Wednesday, 4 November 2009

First steps

My first steps into the world of writing were done even before I could write, when I would tell my stories to other people. However, as I was around five then, they weren’t all that good.


I tried to write the first story when I was around seven. I was having a nice summer holiday with my parents and – having learned about writing in the previous, first school year – I thought I was all set. Needless to say, though, I never finished my first story. Somewhere on page three or so the ideas left me. It’s one thing to have ideas for topics by the cartload, it’s a completely different thing to weave them into a story.

Around eleven I got a diary, but I never became a real writer of diaries (until my first blog, that is). I always thought I should only fill it with what happened during my days. After we came back from our vacation that year, my days weren’t that interesting. I mean, what was I supposed to write? I got up, I went to school, I came home, I did my homework, when I’m finished with this, I’ll go to bed? Had I realized then that a diary could (and should) also contain my thoughts, dreams and ideas (and the many things the teenager I was about to become could get quite angry about), I would have been a fabulous diary writer. I might also have spent quite less time grumbling under my breath in the years to come, because I could have written my anger down – as I do today.
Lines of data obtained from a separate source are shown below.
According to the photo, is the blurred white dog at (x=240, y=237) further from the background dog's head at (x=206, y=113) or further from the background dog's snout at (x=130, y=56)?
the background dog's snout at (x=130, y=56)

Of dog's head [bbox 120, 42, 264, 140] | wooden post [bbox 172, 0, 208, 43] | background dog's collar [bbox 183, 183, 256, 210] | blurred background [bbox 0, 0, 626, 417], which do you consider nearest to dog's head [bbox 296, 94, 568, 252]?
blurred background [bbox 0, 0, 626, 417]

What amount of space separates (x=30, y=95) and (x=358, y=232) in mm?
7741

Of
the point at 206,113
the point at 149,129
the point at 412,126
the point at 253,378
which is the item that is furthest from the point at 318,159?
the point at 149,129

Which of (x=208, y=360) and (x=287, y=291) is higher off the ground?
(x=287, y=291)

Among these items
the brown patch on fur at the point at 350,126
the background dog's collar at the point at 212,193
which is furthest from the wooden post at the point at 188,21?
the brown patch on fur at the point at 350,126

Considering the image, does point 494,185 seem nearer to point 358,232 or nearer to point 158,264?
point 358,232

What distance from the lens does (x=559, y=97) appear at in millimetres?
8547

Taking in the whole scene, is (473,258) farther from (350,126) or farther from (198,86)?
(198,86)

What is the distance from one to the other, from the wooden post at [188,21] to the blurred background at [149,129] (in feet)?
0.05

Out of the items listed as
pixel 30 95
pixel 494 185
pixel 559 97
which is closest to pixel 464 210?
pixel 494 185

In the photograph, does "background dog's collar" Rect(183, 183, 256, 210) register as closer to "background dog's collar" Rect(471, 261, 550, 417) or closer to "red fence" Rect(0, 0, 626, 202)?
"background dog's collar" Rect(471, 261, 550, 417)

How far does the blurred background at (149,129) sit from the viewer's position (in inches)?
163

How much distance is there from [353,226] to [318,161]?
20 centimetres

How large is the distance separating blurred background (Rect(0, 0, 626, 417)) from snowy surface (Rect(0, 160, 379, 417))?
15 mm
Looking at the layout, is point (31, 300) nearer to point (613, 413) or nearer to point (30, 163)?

Around thirteen I bought myself a simple blank book (with lines, though) and started writing my own stories. They are not very good, from today’s point of view, but they at least had a real finish.

My first computer didn’t come with any games, but it included a word-processing program (“Works,” then). I invested into a needle printer (deafening, whenever I was printing something) and started writing for real. I’ve worked with various word processors by now (and have currently stopped at MS Word) and they can keep up with my thinking – without me having to stop because my hand hurts from all the writing. (Funny thing: I took a typewriting course when I was in fifth grade and failed it with abysmal marks, now I’m writing with ten fingers blind and pretty fast.)

I wrote my first story with more than one hundred pages while I was already studying (started it on a small, blue book and finished it on some leaves taken from my notepad for university, because the book ran out of pages, just as the big showdown between the hero and the villain was coming up).

Sometime later I discovered the internet with loads of stories that were not published the normal way (like the “Black Widower” series). And I discovered that this way I, too, could publish my work. That was when I started also writing stories in English, having read English novels for years.

Blogging has by now provided another way for me to polish my writing and give shape to my thoughts. It’s not the same thing as writing a story – there’s a lot more polishing to do with a story for one thing.


(German keyboards suck, by the way, if you’re trying to write an English text. As the Y is used a lot less than the Z in German, the two letters are switched on the German keyboards. Every time I try to write a word with Y, I’m in danger of hitting the “windows” button instead.)


I’m over the first steps by now, but the first line of every story and the first word every evening when I start working on a story (whether it’s a new one or one of more than 100 pages already) still is a first step for me.